Nextflow: publishDir, output channels, and output subdirectories

Question

I've been trying to learn how to use Nextflow and come across an issue with adding output to a channel as I need the processes to run in an order. I want to pass output files from one of the output subdirectories created by the tool (ONT-Guppy) into a channel, but can't seem to figure out how.

Here is the nextflow process in question:

process GupcallBases {
    publishDir "$params.P1_outDir", mode: 'copy', pattern: "pass/*.bam"
    
    executor = 'pbspro'
    clusterOptions = "-lselect=1:ncpus=${params.P1_threads}:mem=${params.P1_memory}:ngpus=1:gpu_type=${params.P1_GPU} -lwalltime=${params.P1_walltime}:00:00"
     
    output:
    path "*.bam" into bams_ch
            
    script:
    """
    module load cuda/11.4.2
    singularity exec --nv $params.Gup_container \
            guppy_basecaller --config $params.P1_gupConf \
            --device "cuda:0" \
            --bam_out \
            --recursive \
            --compress \
            --align_ref $params.refGen \
            -i $params.P1_inDir \
            -s $params.P1_outDir \
            --gpu_runners_per_device $params.P1_GPU_runners \
            --num_callers $params.P1_callers
    """
}

The output of the process is something like this:

$params.P1_outDir/pass/(lots of bams and fastqs)
$params.P1_outDir/fail/(lots of bams and fastqs)
$params.P1_outDir/(a few txt and log files)

I only want to keep the bam files in $params.P1_outDir/pass/, hence trying to use the pattern = "pass/*.bam, but I've tried a few other patterns to no avail.

The output syntax was chosen since once this process is done, using the following channel works:

//    Channel
//      .fromPath("${params.P1_outDir}/pass/*.bam")
//      .ifEmpty { error "Cannot find any bam files in ${params.P1_outDir}" }
//      .set { bams_ch }

But the problem is if I don't pass the files into the output channel of the first process, they run in parallel.

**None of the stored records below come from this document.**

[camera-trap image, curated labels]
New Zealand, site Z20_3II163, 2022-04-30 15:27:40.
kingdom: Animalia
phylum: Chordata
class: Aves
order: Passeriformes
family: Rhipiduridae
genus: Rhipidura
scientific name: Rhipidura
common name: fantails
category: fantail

I could simply be missing something in the extensive documentation in how to order processes, which would be an alternative solution.

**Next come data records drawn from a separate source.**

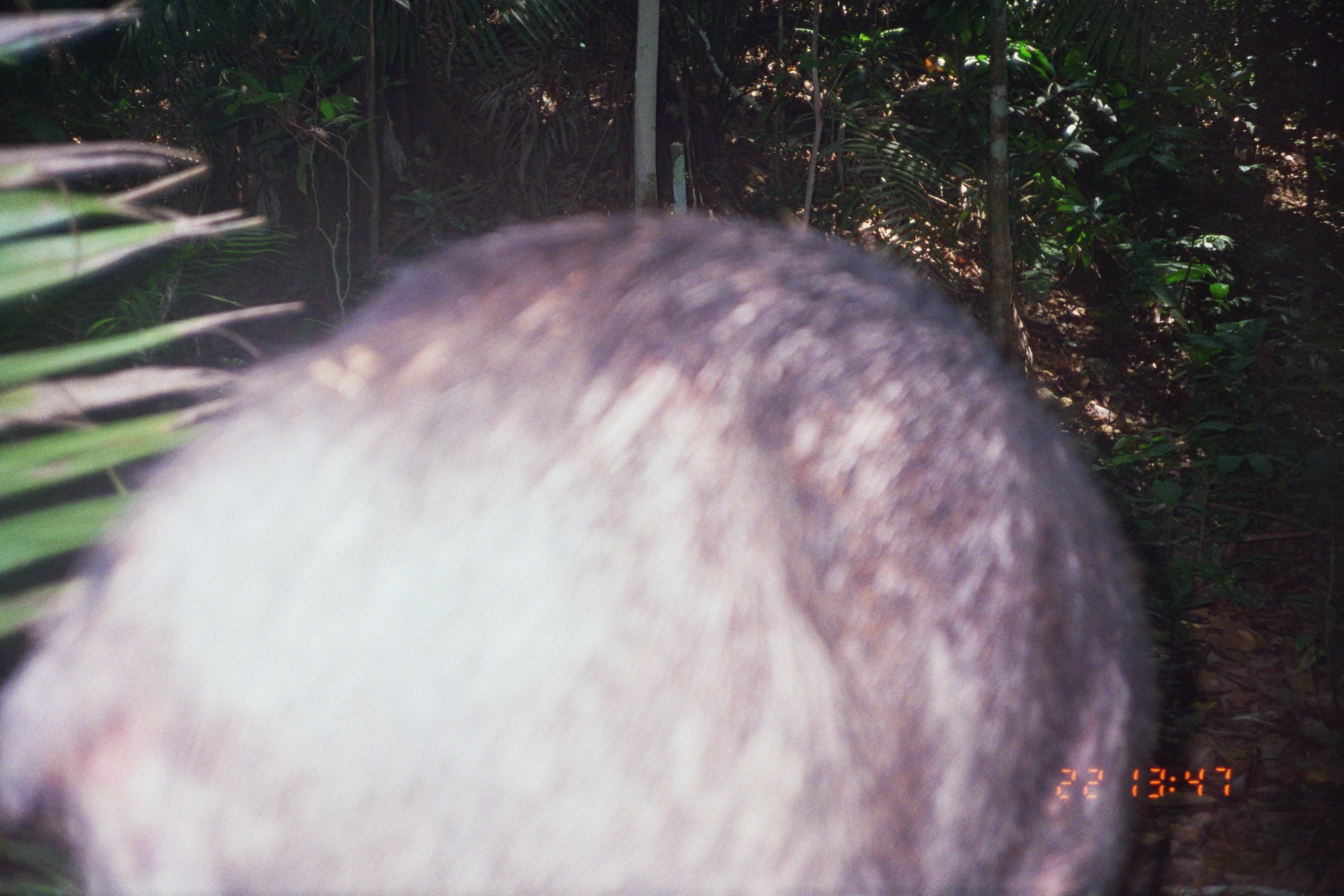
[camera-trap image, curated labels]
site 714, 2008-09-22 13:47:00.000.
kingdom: Animalia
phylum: Chordata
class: Mammalia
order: Artiodactyla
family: Tayassuidae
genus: Tayassu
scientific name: Tayassu pecari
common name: white-lipped peccary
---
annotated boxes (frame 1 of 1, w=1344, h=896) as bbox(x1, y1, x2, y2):
tayassu pecari: bbox(1, 205, 1174, 896)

Edit: I forgo to add the error message which is here: Missing output file(s) `*.bam` expected by process `GupcallBases` and the $params.P1_outDir/ contains the subdirectories and all the log files despite the pattern argument.

Thanks in advance.

Steve · Accepted Answer

Nextflow processes are designed to run isolated from each other, but this can be circumvented somewhat when the command-line input and/or outputs are specified using params. Using params like this can be problematic because if, for example, a params variable specifies an absolute path but your output declaration expects files in the Nextflow working directory (e.g. ./work/fc/0249e72585c03d08e31ce154b6d873), you will get the 'Missing output file(s) expected by process' error you're seeing.

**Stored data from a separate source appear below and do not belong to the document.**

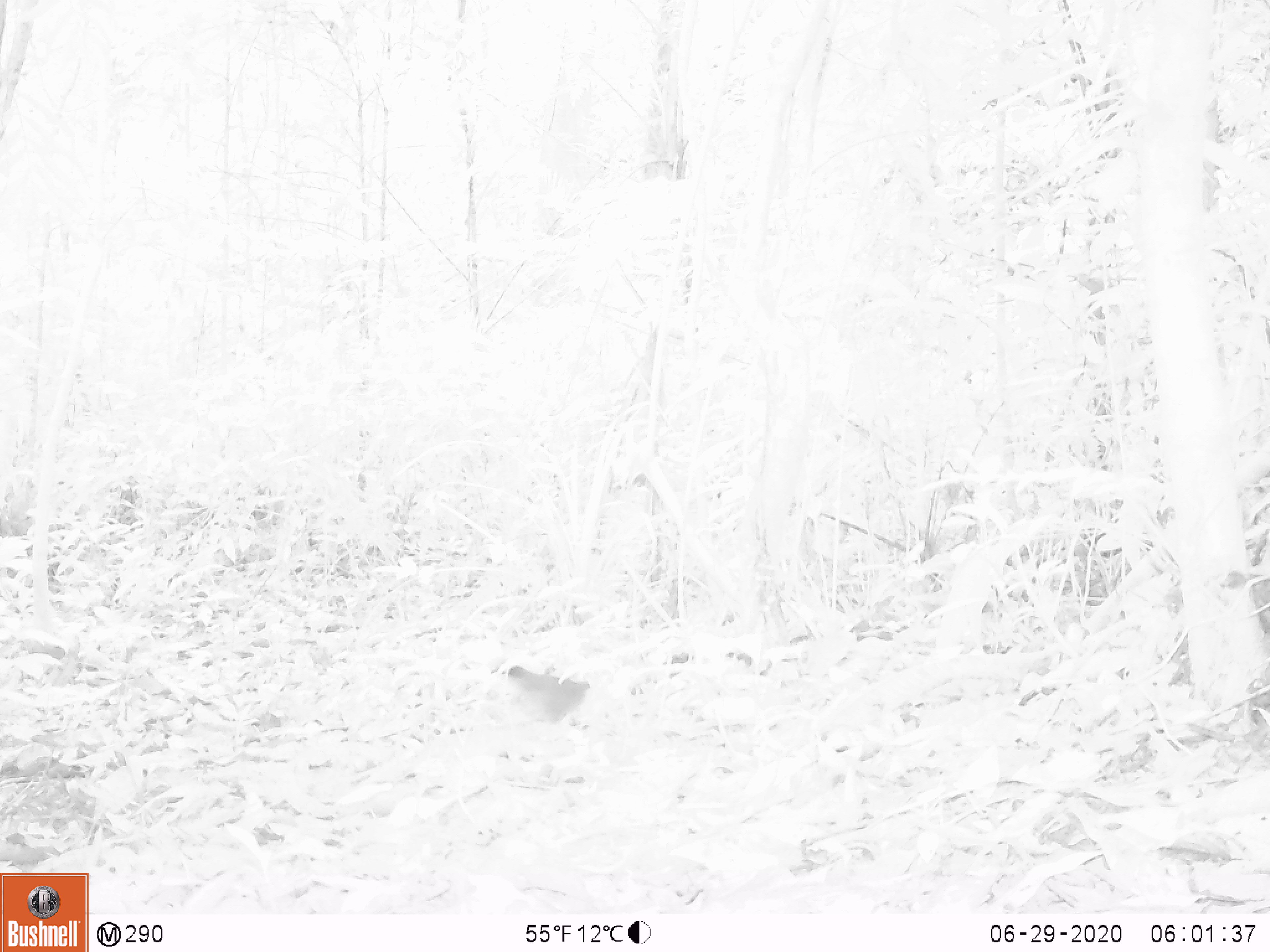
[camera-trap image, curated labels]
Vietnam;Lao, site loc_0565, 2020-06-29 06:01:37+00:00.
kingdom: Animalia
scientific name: Animalia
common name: animal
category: unidentified animal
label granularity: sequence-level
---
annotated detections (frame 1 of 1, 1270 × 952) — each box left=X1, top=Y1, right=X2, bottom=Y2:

The solution is to ensure your inputs are localized in the working directory using an input declaration block and that the outputs are also written to the work dir. Note that only files specified in the output declaration block can be published using the publishDir directive.

Also, best to avoid calling Singularity manually in your script block. Instead just add singularity.enabled = true to your nextflow.config. This should also work nicely with the beforeScript process directive to initialize your environment:

params.publishDir = './results'

input_dir = file( params.input_dir )
guppy_config = file( params.guppy_config )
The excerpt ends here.